IBM Releases Two Granite Speech 4.1 2B Models: Autoregressive ASR with Translation and Non-Autoregressive Editing for Fast Inference
Summary
IBM has released two new Granite Speech 4.1 2B models, both approximately 2 billion parameters and licensed under Apache 2.0. The autoregressive (AR) model offers multilingual Automatic Speech Recognition (ASR) and speech translation across six languages, including Japanese, achieving a 5.33 mean Word Error Rate (WER) on the Open ASR Leaderboard. The non-autoregressive (NAR) variant, Granite Speech 4.1 2B-NAR, focuses on fast inference, running at an RTFx of approximately 1820 on a single H100 GPU by editing CTC hypotheses in a single pass. Both models utilize a 16-layer Conformer encoder with dual-head CTC and a 2-layer Q-Former projector, fine-tuning a granite-4.0-1b-base as their language model backbone. A third variant, Granite Speech 4.1 2B-Plus, adds speaker-attributed ASR and word-level timestamps. These models were trained on 174,000 hours of audio and are natively supported in transformers>=4.52.1.
Key takeaway
For AI Engineers building speech applications, IBM's Granite Speech 4.1 2B models offer distinct advantages.
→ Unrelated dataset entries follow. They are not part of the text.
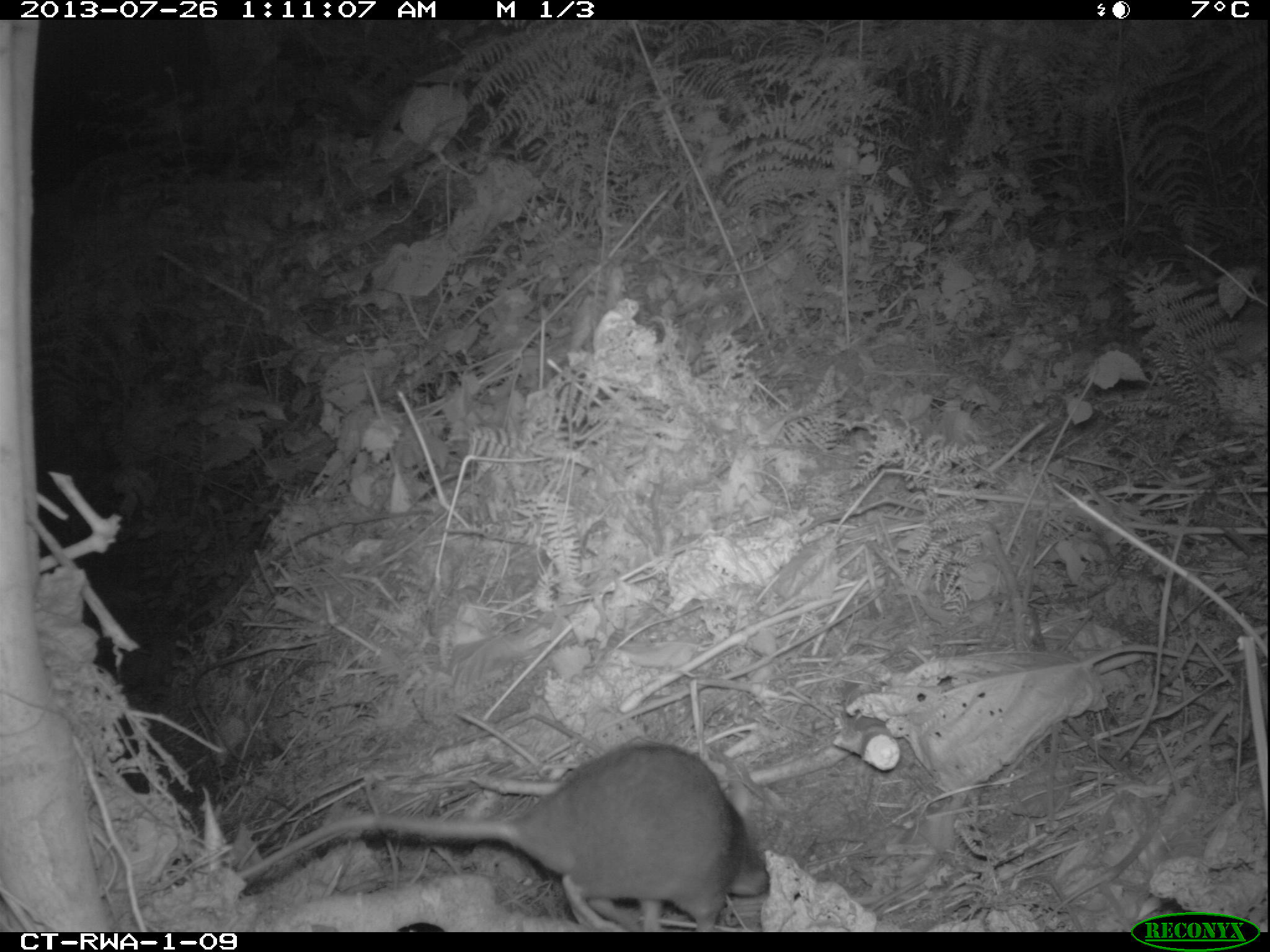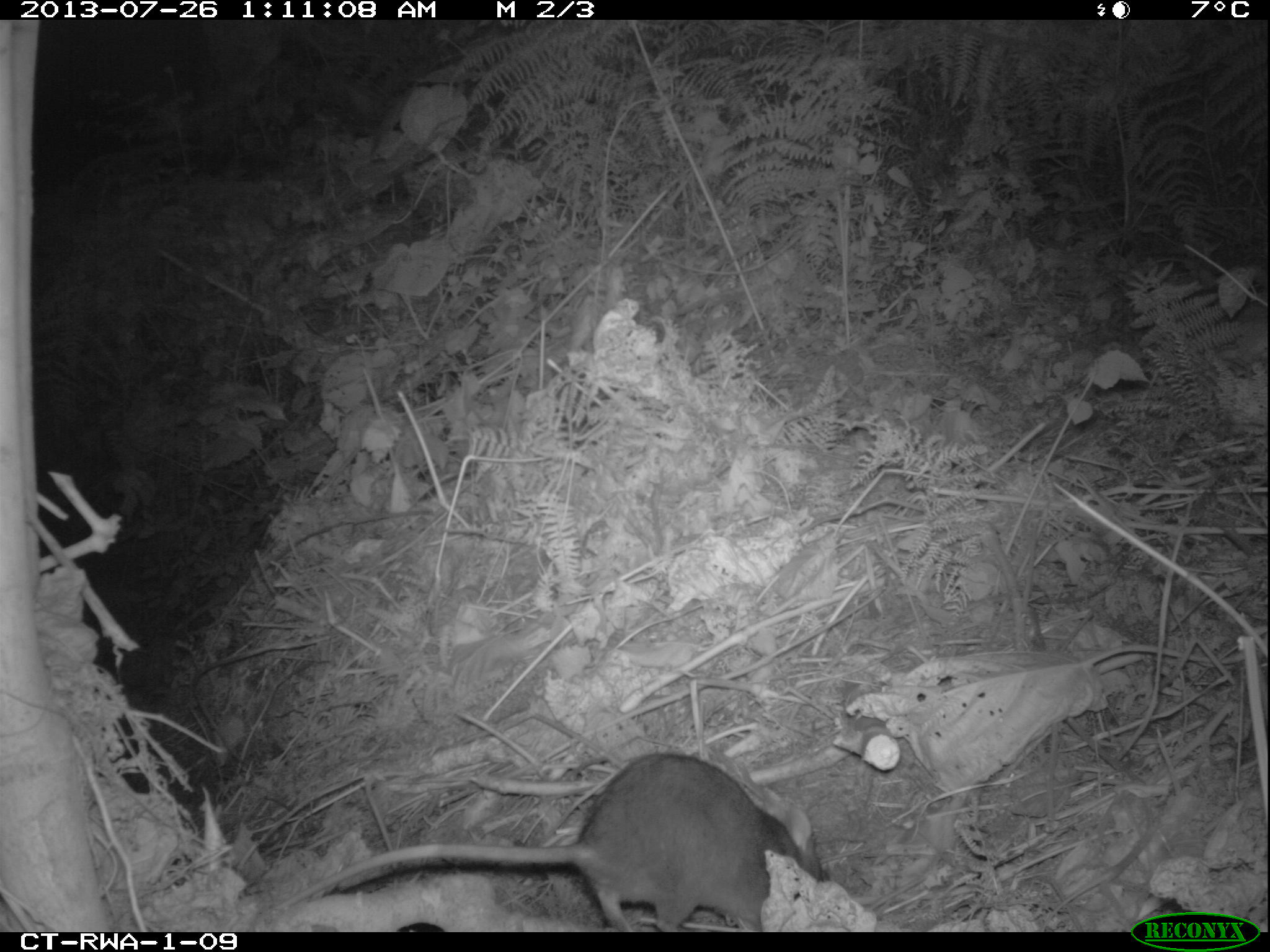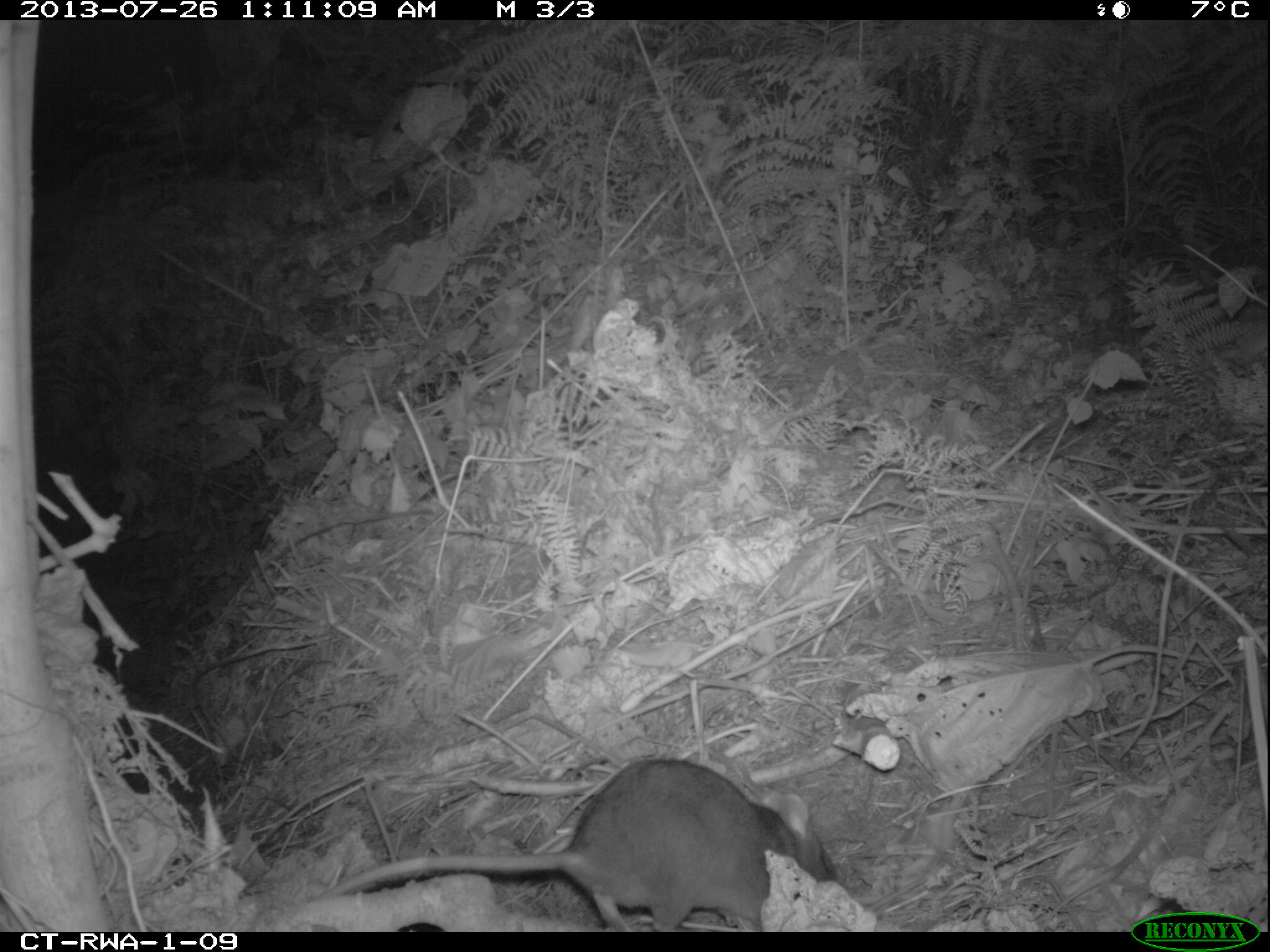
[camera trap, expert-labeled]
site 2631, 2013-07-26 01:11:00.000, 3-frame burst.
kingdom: Animalia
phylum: Chordata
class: Mammalia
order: Rodentia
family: Nesomyidae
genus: Cricetomys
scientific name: Cricetomys gambianus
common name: african giant pouched rat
Cricetomys gambianus (african giant pouched rat), count 1.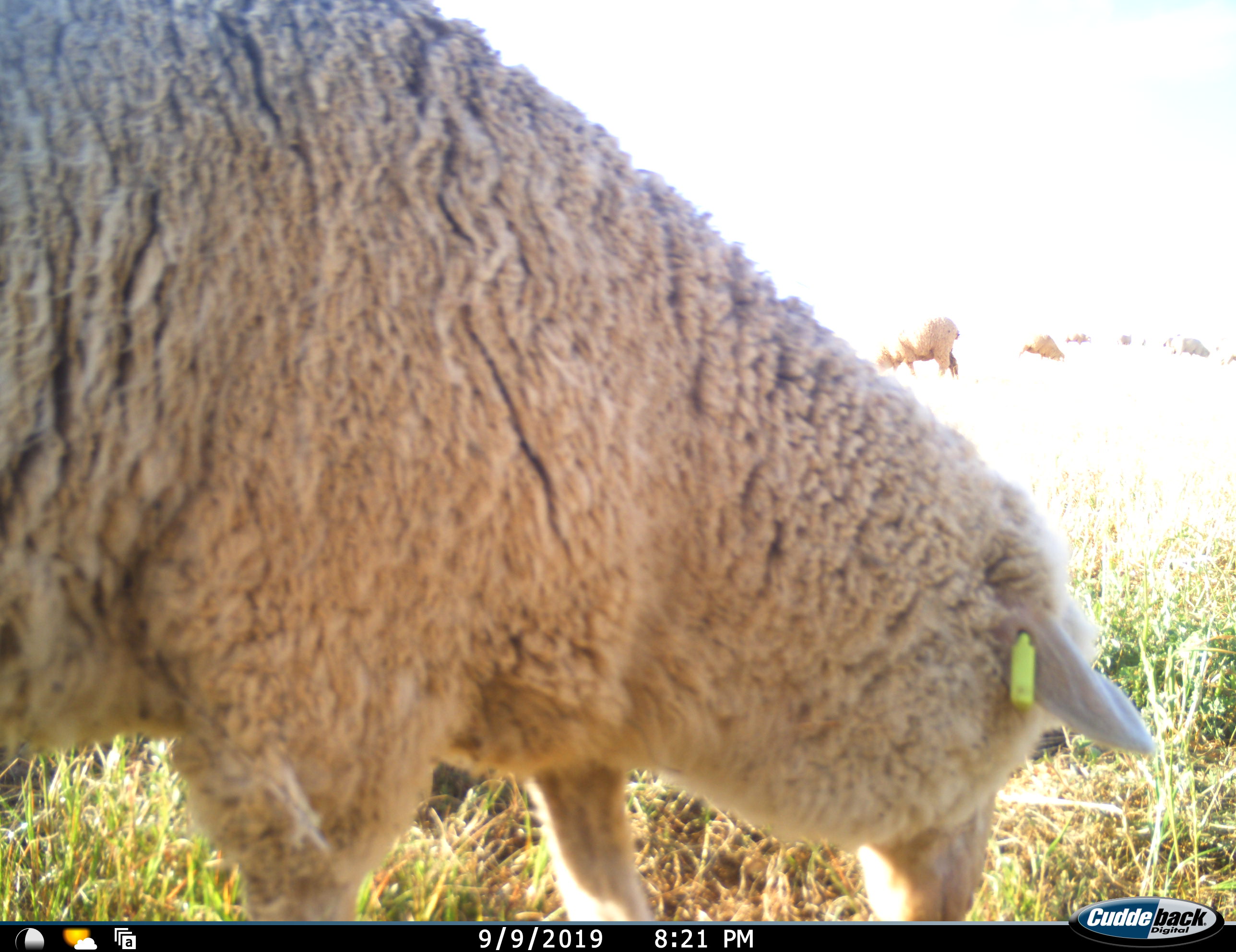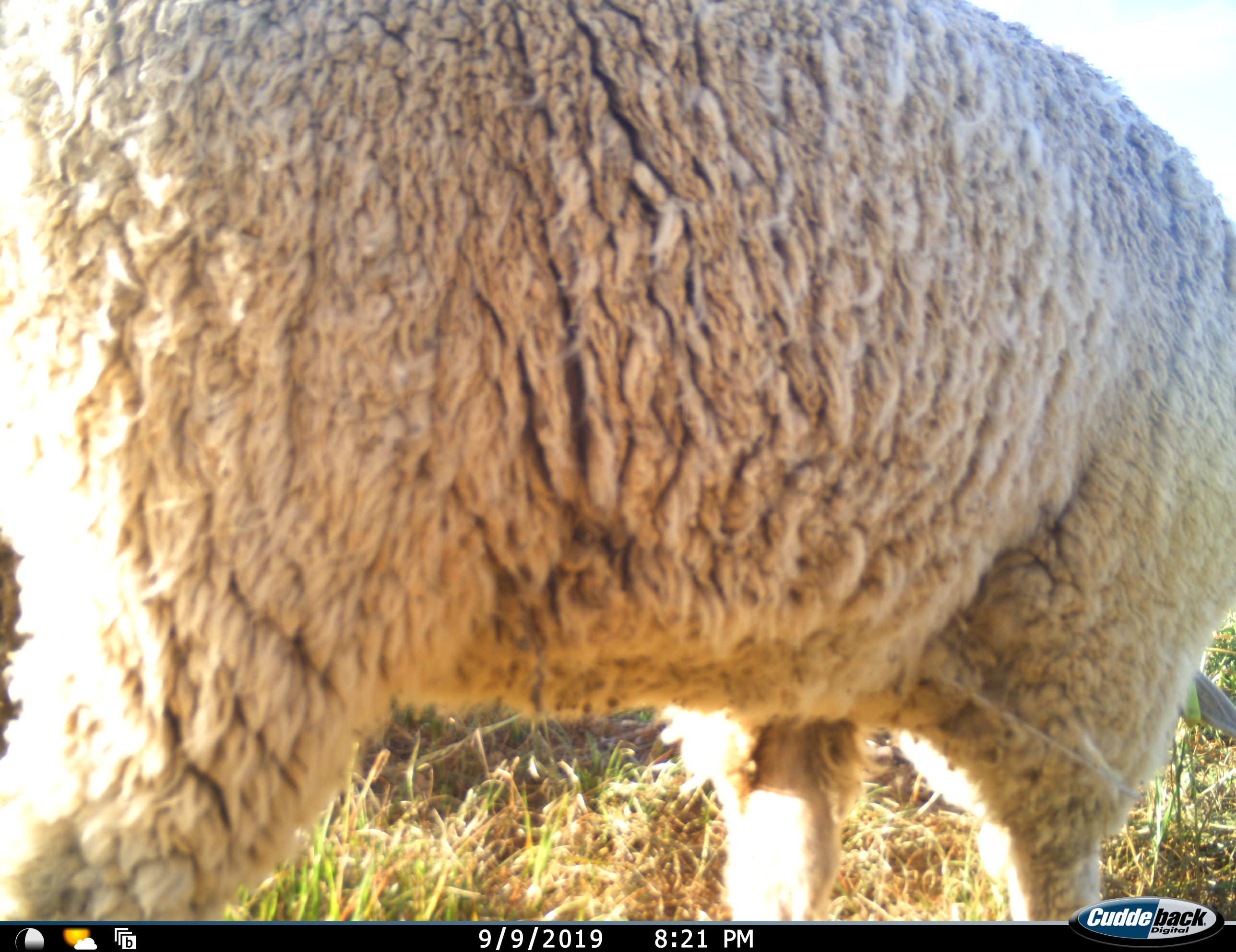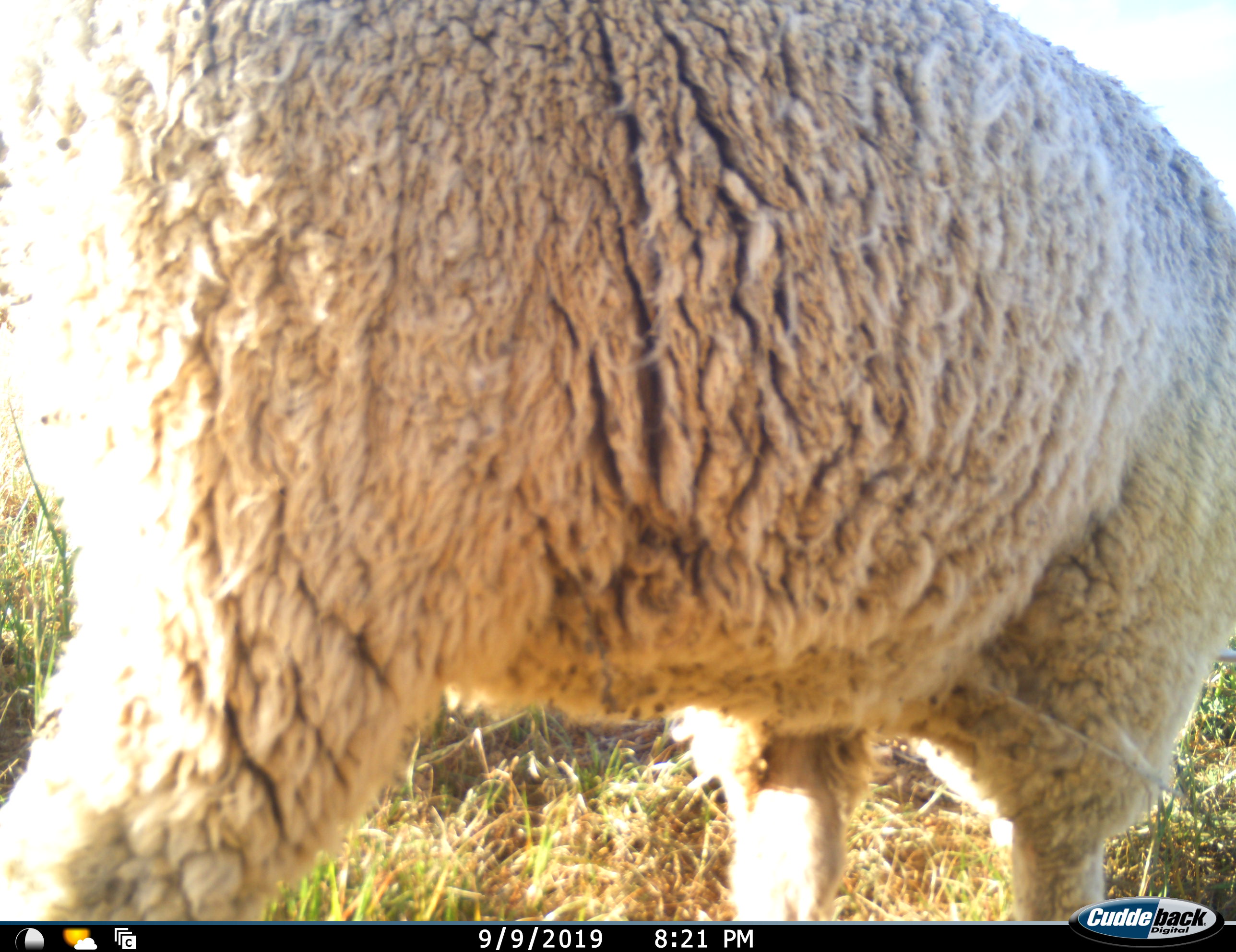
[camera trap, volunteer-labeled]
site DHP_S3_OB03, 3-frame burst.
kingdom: Animalia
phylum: Chordata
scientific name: Vertebrata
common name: domestic animal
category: domesticanimal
Domesticanimal (domestic animal) (Vertebrata), count 6. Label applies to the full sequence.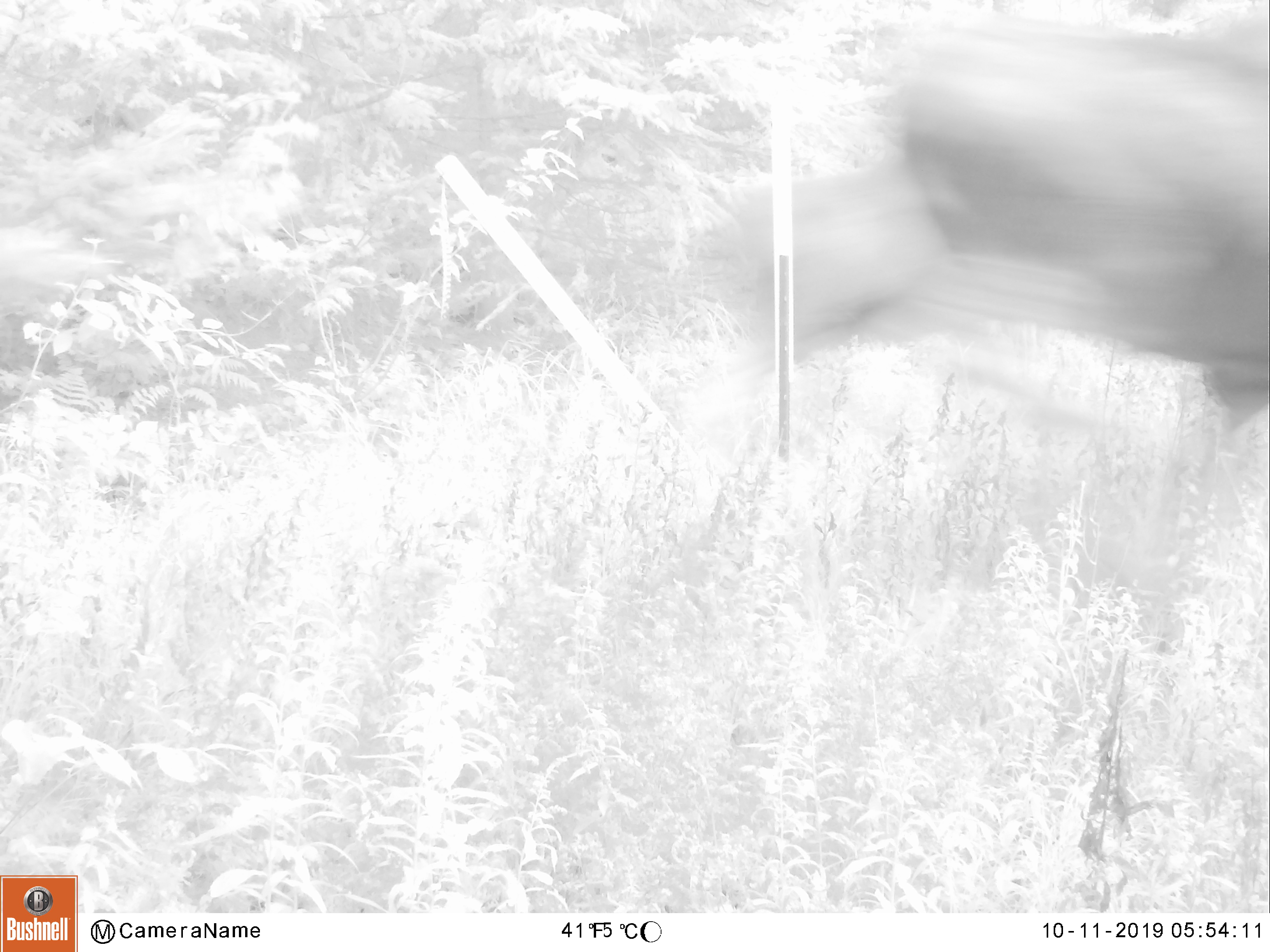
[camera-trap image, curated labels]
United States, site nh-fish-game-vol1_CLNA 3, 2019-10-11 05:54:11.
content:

If your priority is high-accuracy multilingual ASR or speech translation, choose the autoregressive model. For scenarios demanding extremely fast inference, such as real-time transcription, the non-autoregressive 2B-NAR variant is ideal. Evaluate your specific latency and language requirements to select the optimal model for your deployment.
Key insights
IBM's new Granite Speech 4.1 2B models offer both high-accuracy multilingual ASR/translation and extremely fast non-autoregressive inference.
Principles
- Autoregressive models prioritize accuracy and broader functionality.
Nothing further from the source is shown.